Estimator expressly agrees that after termination of his or her employment with Nodak,1 for whatever reason, he or she will not, directly or indirectly, as an employee, officer, owner, partner or otherwise for a period of two (2) years solicit any customer to whom Girtman sold goods or services within the three (3) years preceding the date of this Agreement or any period after the date of this Agreement. After termination of Estimator’s employment, for whatever reason, Estimator will not, for a period of two (2) years alone or in association with any individual or any entity carry on, be engaged or employed by or take part in, consult or advise, or own, share in the earnings or invest in the stock, bonds or other securities of any entity in the State of Tennessee or any adjacent state which is engaged in the sale, fabrication or installation of metal doors, frames, hollow metal door products and associated

1 The Estimator Agreement recites that “Nodak” is a Tennessee limited liability company licensed as an employee leasing company, and that pursuant to an agreement between Girtman and Nodak, Mr. St. Amour was an employee leased to Girtman by Nodak.

-2- hardware or related services or any business substantially similar to or which is in competition with the business of Girtman . . . .

Paragraph 8 of the document states that if the Estimator violates the agreement and the courts decline to award Girtman specific performance “with respect to confidentiality and trade secrets and non-competition, Estimator must pay Girtman liquidated damages equal to fifty (50%) percent of the gross revenue from all transactions in breach of these provisions,” and further states “that amount is liquidated damages and not a penalty.”

After Mr. St. Amour signed the document, he attended a number of week-long courses in four different cities. Girtman paid all the expenses associated with the training, including airfare, hotels, meals, fees and dues. Completion of a series of these courses prepares the student for a professional examination that can result in certification by the Door and Hardware Institute. Such certifications are highly-valued in the industry, with some organizations making the presence of certified individuals on the staff of vendors a bidding requirement. As Matthew Harris, the general manager of Girtman & Associates and a key witness in this case testified, “the certifications lend great credibility to an individual and to an organization.” When Mr. St. Amour received certification as an Architectural Hardware Consultant in September of 2001, Girtman awarded him a $5,000 raise, effective immediately.

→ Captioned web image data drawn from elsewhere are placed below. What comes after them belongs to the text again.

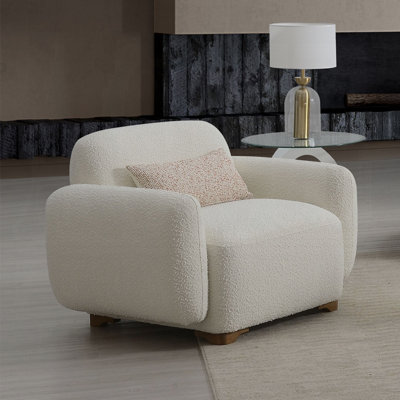 Chaise Darius avec coussin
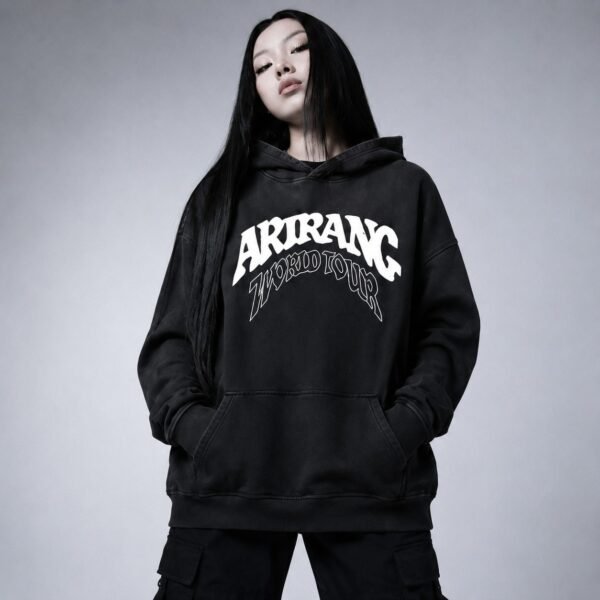 Lot Promo BTS Sweat "Arirang" + Sac "Love Song" + Pince a Cheveux "Arirang"
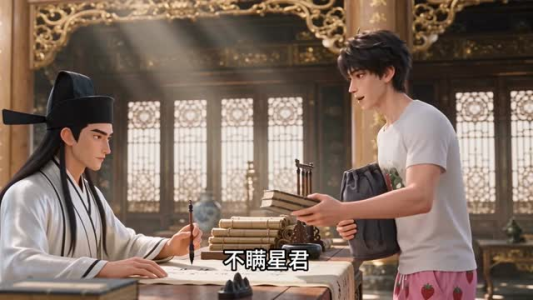 天庭废品回收上一休六我是天庭临时破烂王(34集) 天庭废品回收上一休六我是天庭临时破烂王(34集)悬疑短剧推荐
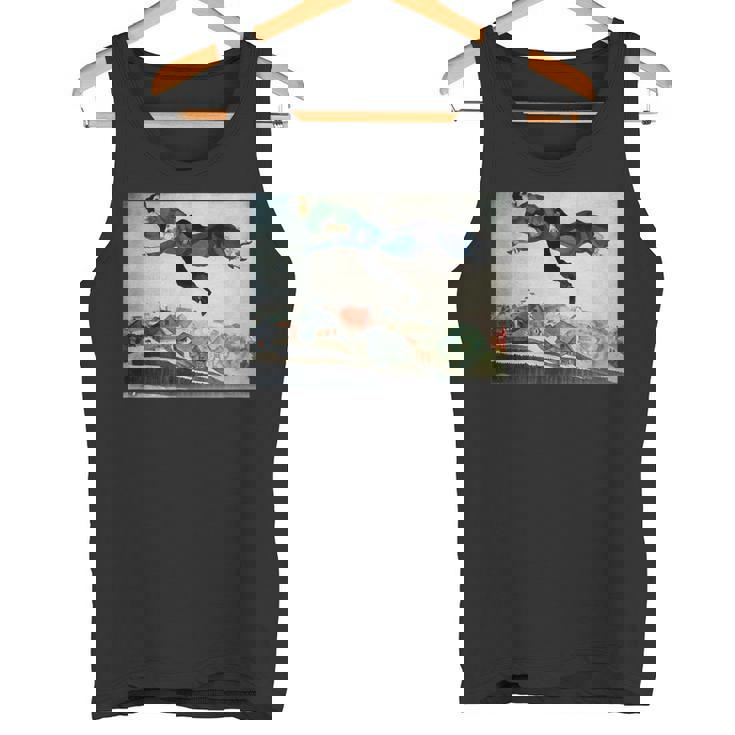 街の上で タンクトップ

Mr. St. Amour’s training and skills developed to the point where he became capable of shepherding a project from start to finish, including bidding, estimating, project management and detailing. As a result of his efforts, he was elevated to the position of a vice president of Girtman & Associates in 2002. He was earning $36,000 a year at the time he signed the Estimator Agreement. By the time he was terminated from the company, his annual salary had increased to $70,000.

Although his colleagues respected his technical skills, friction apparently developed between Mr. St. Amour and the other members of Girtman’s management team. According to Mr. Harris, as Mr. St. Amour became more knowledgeable and skilled, he also became more opinionated and less capable of compromise when other members of the team did not agree with his ideas as to the best way to run the company. According to Mr. St. Amour, he was successfully operating his own division of the company, but other managers whose divisions were less successful tried to reorganize the work in a way that was counter-productive and damaging to the integrity of the company’s efforts.

The friction apparently worsened, but Mr. St. Amour testified that he was never given any kind of written reprimand or letter of discipline. On March 19, 2003, Mr.